┌──

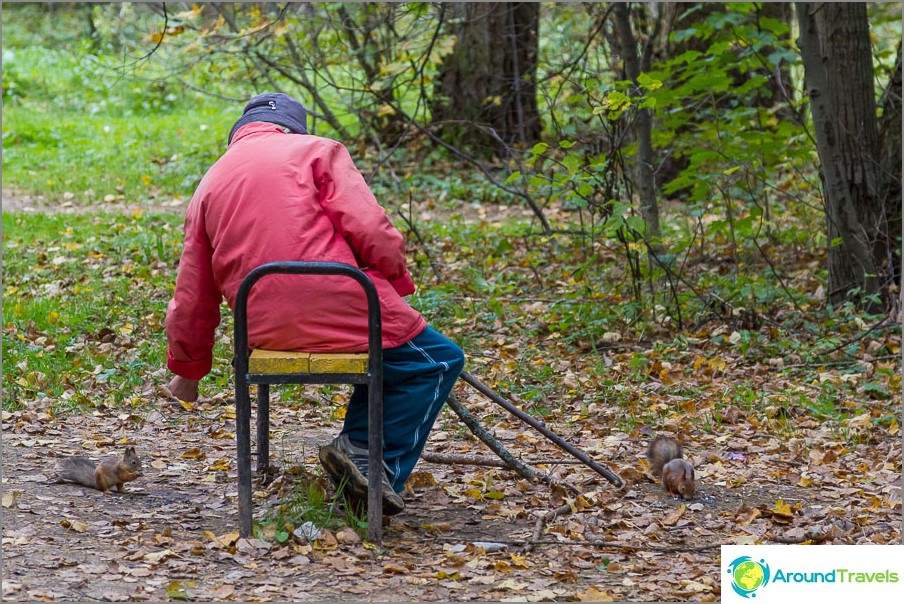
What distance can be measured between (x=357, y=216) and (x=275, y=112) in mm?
653

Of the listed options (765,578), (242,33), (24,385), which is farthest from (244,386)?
(242,33)

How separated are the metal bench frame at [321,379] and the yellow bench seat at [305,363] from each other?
18mm

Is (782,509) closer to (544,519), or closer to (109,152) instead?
(544,519)

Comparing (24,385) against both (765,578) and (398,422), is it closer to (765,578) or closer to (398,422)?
(398,422)

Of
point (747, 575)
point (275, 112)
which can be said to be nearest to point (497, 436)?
point (747, 575)

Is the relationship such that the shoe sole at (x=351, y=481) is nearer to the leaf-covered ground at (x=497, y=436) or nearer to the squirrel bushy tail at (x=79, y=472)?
the leaf-covered ground at (x=497, y=436)

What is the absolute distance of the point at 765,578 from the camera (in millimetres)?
3330

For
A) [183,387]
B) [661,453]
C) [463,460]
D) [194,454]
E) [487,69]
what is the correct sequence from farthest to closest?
[487,69] → [194,454] → [463,460] → [661,453] → [183,387]

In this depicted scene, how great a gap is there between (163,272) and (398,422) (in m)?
5.18

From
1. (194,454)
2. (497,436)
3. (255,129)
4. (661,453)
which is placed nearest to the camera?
(255,129)

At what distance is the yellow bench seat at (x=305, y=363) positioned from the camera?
3467 millimetres

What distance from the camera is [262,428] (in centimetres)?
442

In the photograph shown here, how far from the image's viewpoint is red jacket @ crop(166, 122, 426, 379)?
11.6 ft

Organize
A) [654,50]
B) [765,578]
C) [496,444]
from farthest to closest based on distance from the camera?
1. [654,50]
2. [496,444]
3. [765,578]
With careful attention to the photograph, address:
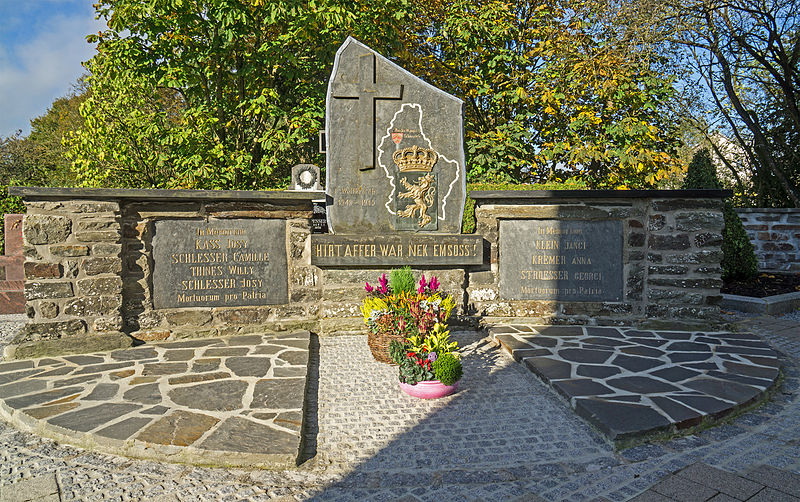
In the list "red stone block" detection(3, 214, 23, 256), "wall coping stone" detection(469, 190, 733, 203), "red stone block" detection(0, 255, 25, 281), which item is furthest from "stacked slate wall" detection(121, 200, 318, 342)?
"red stone block" detection(3, 214, 23, 256)

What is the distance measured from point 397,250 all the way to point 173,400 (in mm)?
3203

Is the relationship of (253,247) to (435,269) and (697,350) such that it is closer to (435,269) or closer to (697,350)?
(435,269)

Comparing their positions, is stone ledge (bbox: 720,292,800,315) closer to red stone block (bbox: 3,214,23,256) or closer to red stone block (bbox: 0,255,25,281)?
red stone block (bbox: 0,255,25,281)

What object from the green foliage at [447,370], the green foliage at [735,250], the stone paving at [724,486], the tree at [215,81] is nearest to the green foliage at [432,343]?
the green foliage at [447,370]

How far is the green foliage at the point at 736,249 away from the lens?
8.66 m

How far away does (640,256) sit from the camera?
625 centimetres

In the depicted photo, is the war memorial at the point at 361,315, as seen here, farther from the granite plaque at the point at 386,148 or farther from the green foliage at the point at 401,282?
the green foliage at the point at 401,282

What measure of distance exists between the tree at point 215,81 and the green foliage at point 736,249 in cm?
795

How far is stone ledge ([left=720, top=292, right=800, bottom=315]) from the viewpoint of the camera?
7.19 meters

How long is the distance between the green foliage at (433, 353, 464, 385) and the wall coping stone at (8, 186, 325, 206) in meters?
2.92

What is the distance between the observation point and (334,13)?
9.05 metres

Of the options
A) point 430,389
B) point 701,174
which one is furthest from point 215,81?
point 701,174

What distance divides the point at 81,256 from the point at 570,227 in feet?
19.7

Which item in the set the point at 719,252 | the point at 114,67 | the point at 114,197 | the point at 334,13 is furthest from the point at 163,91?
the point at 719,252
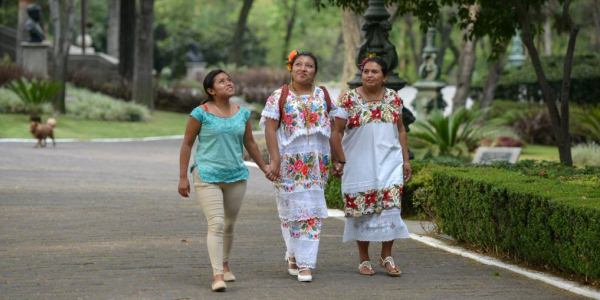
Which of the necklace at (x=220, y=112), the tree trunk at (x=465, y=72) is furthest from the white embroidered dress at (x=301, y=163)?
the tree trunk at (x=465, y=72)

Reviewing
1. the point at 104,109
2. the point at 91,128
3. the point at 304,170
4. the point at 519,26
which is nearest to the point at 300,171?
the point at 304,170

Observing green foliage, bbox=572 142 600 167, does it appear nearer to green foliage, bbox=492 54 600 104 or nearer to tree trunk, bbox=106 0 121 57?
green foliage, bbox=492 54 600 104

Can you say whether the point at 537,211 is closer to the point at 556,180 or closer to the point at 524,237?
the point at 524,237

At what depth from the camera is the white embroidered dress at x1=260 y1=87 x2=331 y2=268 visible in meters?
9.77

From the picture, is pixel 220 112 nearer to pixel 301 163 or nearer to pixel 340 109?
pixel 301 163

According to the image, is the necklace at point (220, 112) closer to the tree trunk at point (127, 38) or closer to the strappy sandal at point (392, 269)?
the strappy sandal at point (392, 269)

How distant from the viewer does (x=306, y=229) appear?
32.2 ft

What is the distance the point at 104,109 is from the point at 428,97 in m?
9.52

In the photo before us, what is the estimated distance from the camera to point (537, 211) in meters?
10.1

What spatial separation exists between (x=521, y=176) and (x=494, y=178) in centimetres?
40

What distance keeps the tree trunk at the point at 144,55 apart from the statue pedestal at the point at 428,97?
358 inches

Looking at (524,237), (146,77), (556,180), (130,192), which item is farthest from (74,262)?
(146,77)

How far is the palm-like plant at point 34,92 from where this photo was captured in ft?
113

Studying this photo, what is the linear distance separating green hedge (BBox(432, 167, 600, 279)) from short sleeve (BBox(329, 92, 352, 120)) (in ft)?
5.31
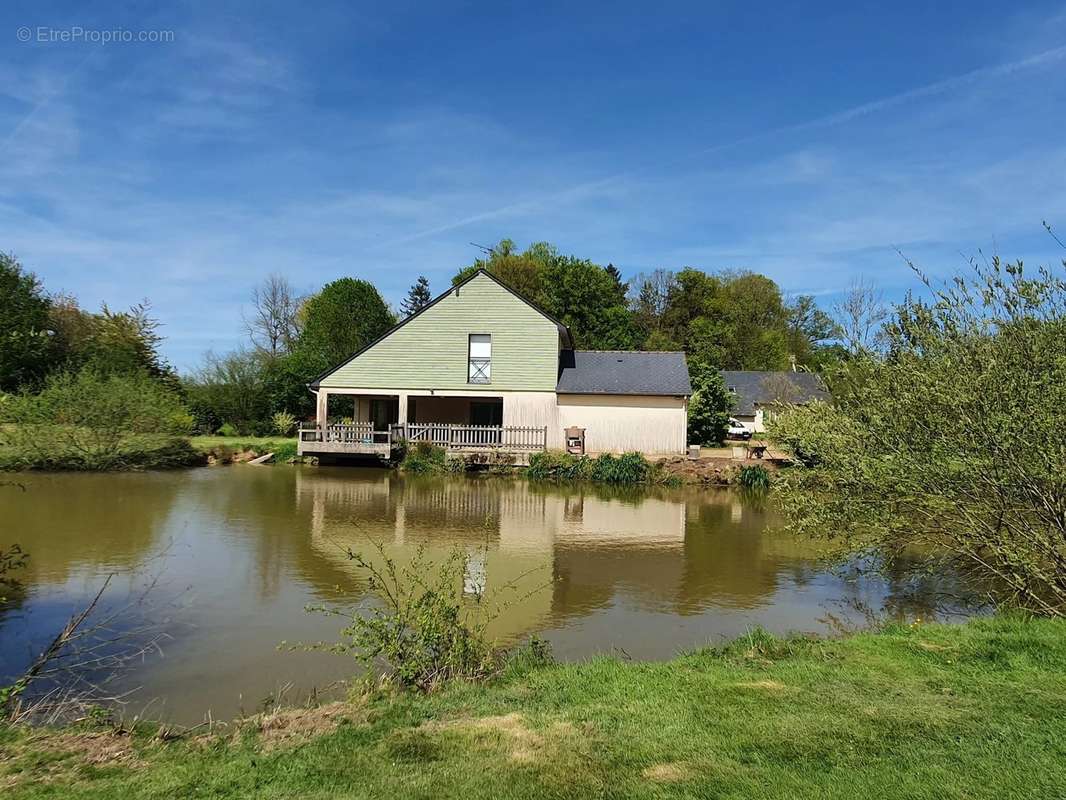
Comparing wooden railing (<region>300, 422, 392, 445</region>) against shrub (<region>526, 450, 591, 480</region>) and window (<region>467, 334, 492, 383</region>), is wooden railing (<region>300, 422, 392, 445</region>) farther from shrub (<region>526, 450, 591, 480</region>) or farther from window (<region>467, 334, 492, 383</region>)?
shrub (<region>526, 450, 591, 480</region>)

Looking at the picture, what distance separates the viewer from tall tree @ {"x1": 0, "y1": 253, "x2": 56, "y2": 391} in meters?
32.3

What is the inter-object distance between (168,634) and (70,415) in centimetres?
1780

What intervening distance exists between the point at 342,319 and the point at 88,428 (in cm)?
2288

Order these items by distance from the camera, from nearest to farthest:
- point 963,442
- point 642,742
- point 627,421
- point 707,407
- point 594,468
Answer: point 642,742
point 963,442
point 594,468
point 627,421
point 707,407

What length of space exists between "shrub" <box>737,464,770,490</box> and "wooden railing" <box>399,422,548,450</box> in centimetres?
705

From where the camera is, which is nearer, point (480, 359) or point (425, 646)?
point (425, 646)

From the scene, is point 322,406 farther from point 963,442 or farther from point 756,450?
point 963,442

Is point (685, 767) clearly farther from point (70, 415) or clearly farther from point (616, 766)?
point (70, 415)

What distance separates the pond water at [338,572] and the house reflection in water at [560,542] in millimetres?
53

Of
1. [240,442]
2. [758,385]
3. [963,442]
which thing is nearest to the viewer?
[963,442]

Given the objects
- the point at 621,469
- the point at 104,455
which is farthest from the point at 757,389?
the point at 104,455

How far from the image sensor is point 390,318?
4944 centimetres

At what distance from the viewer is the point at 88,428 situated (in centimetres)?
2231

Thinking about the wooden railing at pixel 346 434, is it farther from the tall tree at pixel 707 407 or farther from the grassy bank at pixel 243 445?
the tall tree at pixel 707 407
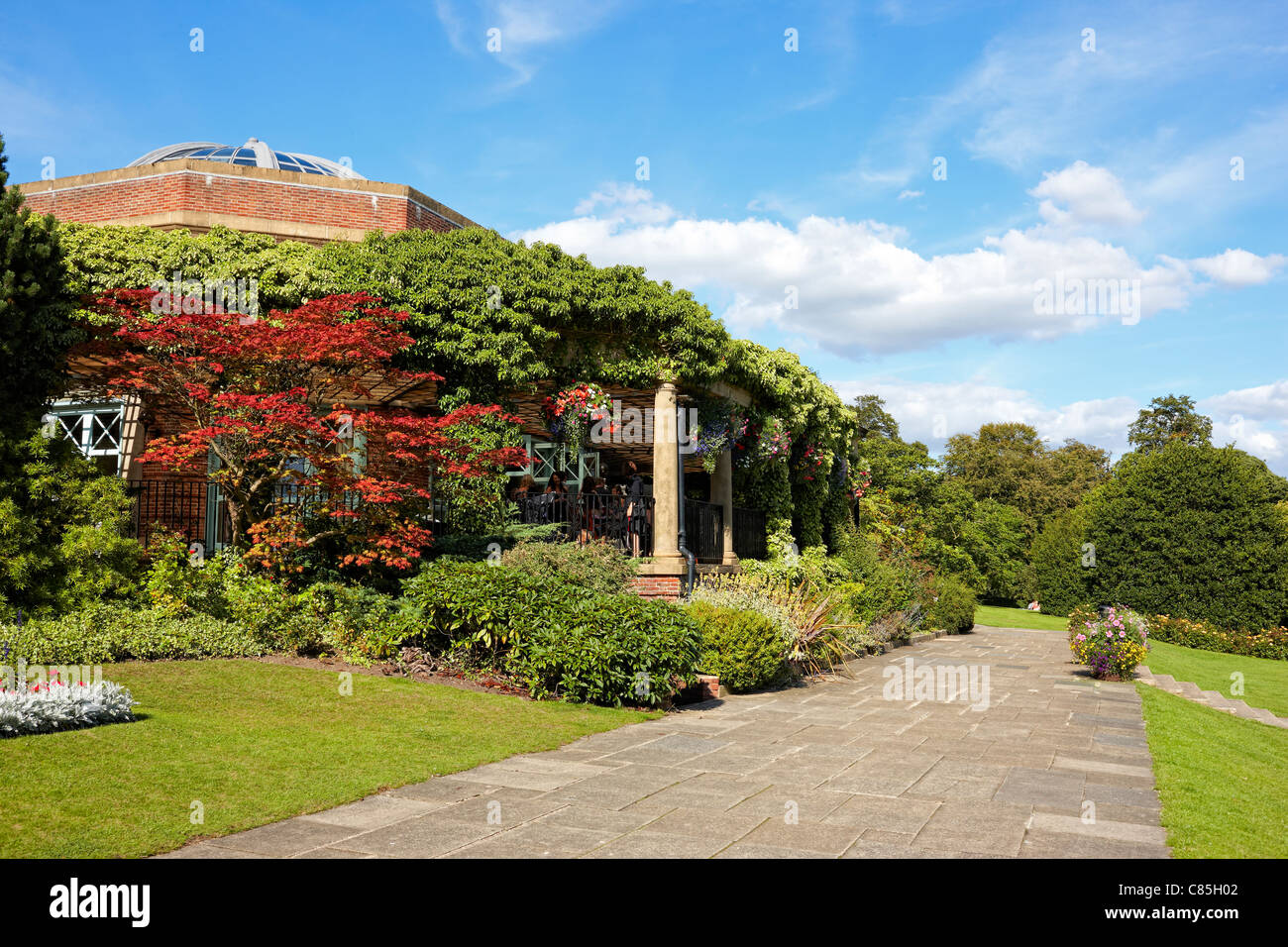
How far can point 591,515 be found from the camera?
13234 millimetres

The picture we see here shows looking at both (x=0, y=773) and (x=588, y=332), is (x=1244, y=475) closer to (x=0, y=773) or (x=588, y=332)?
(x=588, y=332)

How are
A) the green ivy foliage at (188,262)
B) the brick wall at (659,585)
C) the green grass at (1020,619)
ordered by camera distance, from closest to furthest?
1. the green ivy foliage at (188,262)
2. the brick wall at (659,585)
3. the green grass at (1020,619)

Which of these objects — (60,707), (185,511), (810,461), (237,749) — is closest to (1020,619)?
(810,461)

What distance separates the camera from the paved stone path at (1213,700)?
1123 centimetres

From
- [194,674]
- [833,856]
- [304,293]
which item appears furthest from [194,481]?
[833,856]

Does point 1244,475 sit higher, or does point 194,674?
point 1244,475

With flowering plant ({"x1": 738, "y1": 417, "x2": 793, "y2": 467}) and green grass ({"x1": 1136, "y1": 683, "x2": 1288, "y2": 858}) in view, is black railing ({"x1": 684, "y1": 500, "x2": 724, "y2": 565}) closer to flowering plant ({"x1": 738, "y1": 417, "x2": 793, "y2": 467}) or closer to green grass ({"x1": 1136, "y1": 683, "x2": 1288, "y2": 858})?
flowering plant ({"x1": 738, "y1": 417, "x2": 793, "y2": 467})

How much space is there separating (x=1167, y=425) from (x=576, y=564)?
4973 cm

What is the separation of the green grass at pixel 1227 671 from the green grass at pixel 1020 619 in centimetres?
347

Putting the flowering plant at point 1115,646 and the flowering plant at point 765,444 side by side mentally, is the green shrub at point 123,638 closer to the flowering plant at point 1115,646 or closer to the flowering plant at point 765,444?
the flowering plant at point 765,444

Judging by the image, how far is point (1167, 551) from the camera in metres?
24.0

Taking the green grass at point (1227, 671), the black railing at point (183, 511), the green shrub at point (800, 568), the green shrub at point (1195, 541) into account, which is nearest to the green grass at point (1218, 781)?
the green grass at point (1227, 671)

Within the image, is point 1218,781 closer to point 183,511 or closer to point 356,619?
point 356,619
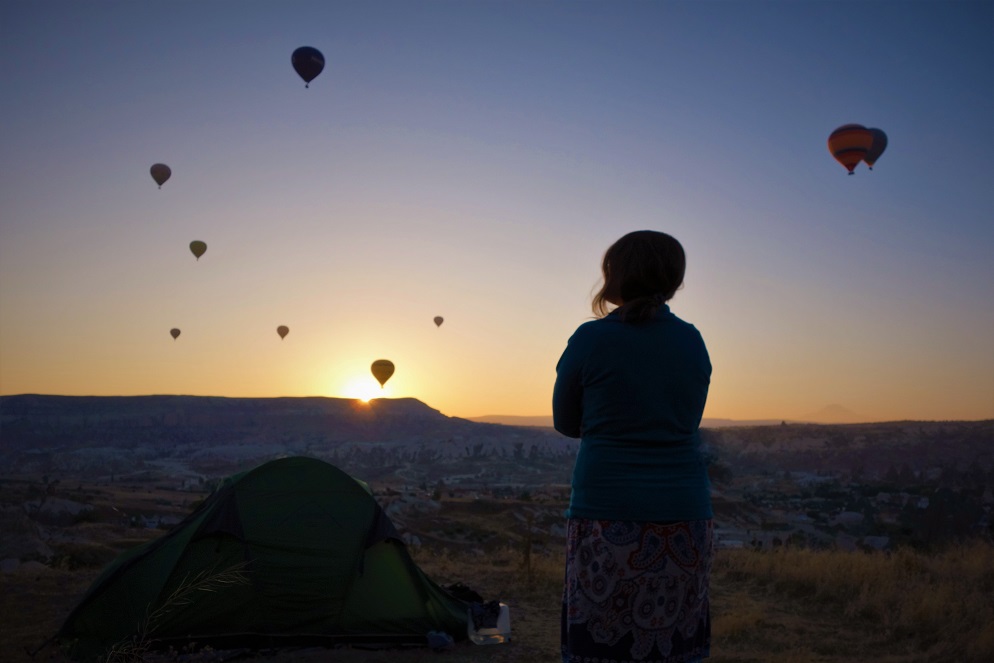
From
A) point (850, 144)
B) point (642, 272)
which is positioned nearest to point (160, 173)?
point (850, 144)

└──

* _SHORT PROBLEM_
Write out the records starting with the line that contains "What distance separates the camera" and continuing through the end of the records, leaving the pictures out.

* _WORKED SOLUTION_
What distance separates the camera from the paved stone path at (1213,700)?
1123 centimetres

From
- [194,674]
- [833,856]
- [304,293]
which item appears furthest from [194,481]?
[833,856]

Does point 1244,475 sit higher, or does point 194,674?
point 1244,475

With flowering plant ({"x1": 738, "y1": 417, "x2": 793, "y2": 467}) and green grass ({"x1": 1136, "y1": 683, "x2": 1288, "y2": 858}) in view, is black railing ({"x1": 684, "y1": 500, "x2": 724, "y2": 565}) closer to flowering plant ({"x1": 738, "y1": 417, "x2": 793, "y2": 467}) or closer to green grass ({"x1": 1136, "y1": 683, "x2": 1288, "y2": 858})?
flowering plant ({"x1": 738, "y1": 417, "x2": 793, "y2": 467})

How much space is there separating (x=1167, y=425) from (x=576, y=564)?
4973 cm

What is the separation of the green grass at pixel 1227 671 from the green grass at pixel 1020 619 in centimetres?
347

Putting the flowering plant at point 1115,646 and the flowering plant at point 765,444 side by side mentally, is the green shrub at point 123,638 closer to the flowering plant at point 1115,646 or closer to the flowering plant at point 765,444?
the flowering plant at point 765,444

Judging by the image, how far is point (1167, 551) from the camera in metres?
24.0

Taking the green grass at point (1227, 671), the black railing at point (183, 511), the green shrub at point (800, 568), the green shrub at point (1195, 541) into account, which is nearest to the green grass at point (1218, 781)?
the green grass at point (1227, 671)

Within the image, is point 1218,781 closer to point 183,511 or closer to point 356,619?
point 356,619
From
A) point (850, 144)
B) point (642, 272)
which is positioned nearest to point (160, 173)?
point (850, 144)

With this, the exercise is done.